■ **What is expected**: From the records below, output exactly the lines running from the line containing "Налогоплательщики обязаны письменно" through the line containing "教学论和心理学建立起联系，表", and no others.

■ **Data provided**:

------------------------------------------------------------------------

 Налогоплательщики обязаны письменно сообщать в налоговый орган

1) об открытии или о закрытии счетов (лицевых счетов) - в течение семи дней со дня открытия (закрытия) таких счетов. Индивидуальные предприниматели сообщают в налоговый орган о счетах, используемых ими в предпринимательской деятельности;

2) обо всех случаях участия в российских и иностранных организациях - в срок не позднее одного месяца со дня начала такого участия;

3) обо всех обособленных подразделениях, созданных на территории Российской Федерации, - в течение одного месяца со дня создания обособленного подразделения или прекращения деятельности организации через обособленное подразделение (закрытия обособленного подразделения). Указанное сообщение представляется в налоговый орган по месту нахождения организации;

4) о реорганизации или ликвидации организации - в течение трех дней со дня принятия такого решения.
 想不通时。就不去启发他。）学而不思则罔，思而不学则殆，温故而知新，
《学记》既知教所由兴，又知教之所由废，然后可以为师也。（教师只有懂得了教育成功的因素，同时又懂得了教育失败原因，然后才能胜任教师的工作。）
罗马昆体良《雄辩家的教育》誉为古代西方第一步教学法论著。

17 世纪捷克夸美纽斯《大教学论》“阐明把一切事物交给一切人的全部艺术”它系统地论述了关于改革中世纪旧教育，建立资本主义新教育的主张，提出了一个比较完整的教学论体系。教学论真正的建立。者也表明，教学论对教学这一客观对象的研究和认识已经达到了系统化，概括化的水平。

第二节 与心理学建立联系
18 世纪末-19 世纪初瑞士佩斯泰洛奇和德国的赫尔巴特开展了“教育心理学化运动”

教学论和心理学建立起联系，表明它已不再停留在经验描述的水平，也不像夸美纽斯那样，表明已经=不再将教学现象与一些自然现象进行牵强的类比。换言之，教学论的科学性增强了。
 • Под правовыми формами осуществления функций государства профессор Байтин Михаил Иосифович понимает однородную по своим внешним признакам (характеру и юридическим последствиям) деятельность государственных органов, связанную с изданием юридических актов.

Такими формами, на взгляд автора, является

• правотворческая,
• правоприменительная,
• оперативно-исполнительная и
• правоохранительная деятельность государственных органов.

------------------------------------------------------------------------

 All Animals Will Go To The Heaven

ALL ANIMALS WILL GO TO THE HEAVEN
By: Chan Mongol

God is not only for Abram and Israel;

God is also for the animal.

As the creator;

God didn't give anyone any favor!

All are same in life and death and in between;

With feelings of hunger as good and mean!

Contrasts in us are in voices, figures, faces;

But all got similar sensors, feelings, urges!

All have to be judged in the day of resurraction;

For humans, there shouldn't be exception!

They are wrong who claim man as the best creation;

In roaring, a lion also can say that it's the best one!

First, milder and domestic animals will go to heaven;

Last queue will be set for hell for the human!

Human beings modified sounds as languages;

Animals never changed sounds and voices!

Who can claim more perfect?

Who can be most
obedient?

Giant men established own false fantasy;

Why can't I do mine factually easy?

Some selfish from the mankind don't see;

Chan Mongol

------------------------------------------------------------------------

■ **Result**:
 Налогоплательщики обязаны письменно сообщать в налоговый орган

1) об открытии или о закрытии счетов (лицевых счетов) - в течение семи дней со дня открытия (закрытия) таких счетов. Индивидуальные предприниматели сообщают в налоговый орган о счетах, используемых ими в предпринимательской деятельности;

2) обо всех случаях участия в российских и иностранных организациях - в срок не позднее одного месяца со дня начала такого участия;

3) обо всех обособленных подразделениях, созданных на территории Российской Федерации, - в течение одного месяца со дня создания обособленного подразделения или прекращения деятельности организации через обособленное подразделение (закрытия обособленного подразделения). Указанное сообщение представляется в налоговый орган по месту нахождения организации;

4) о реорганизации или ликвидации организации - в течение трех дней со дня принятия такого решения.
 想不通时。就不去启发他。）学而不思则罔，思而不学则殆，温故而知新，
《学记》既知教所由兴，又知教之所由废，然后可以为师也。（教师只有懂得了教育成功的因素，同时又懂得了教育失败原因，然后才能胜任教师的工作。）
罗马昆体良《雄辩家的教育》誉为古代西方第一步教学法论著。

17 世纪捷克夸美纽斯《大教学论》“阐明把一切事物交给一切人的全部艺术”它系统地论述了关于改革中世纪旧教育，建立资本主义新教育的主张，提出了一个比较完整的教学论体系。教学论真正的建立。者也表明，教学论对教学这一客观对象的研究和认识已经达到了系统化，概括化的水平。

第二节 与心理学建立联系
18 世纪末-19 世纪初瑞士佩斯泰洛奇和德国的赫尔巴特开展了“教育心理学化运动”

教学论和心理学建立起联系，表明它已不再停留在经验描述的水平，也不像夸美纽斯那样，表明已经=不再将教学现象与一些自然现象进行牵强的类比。换言之，教学论的科学性增强了。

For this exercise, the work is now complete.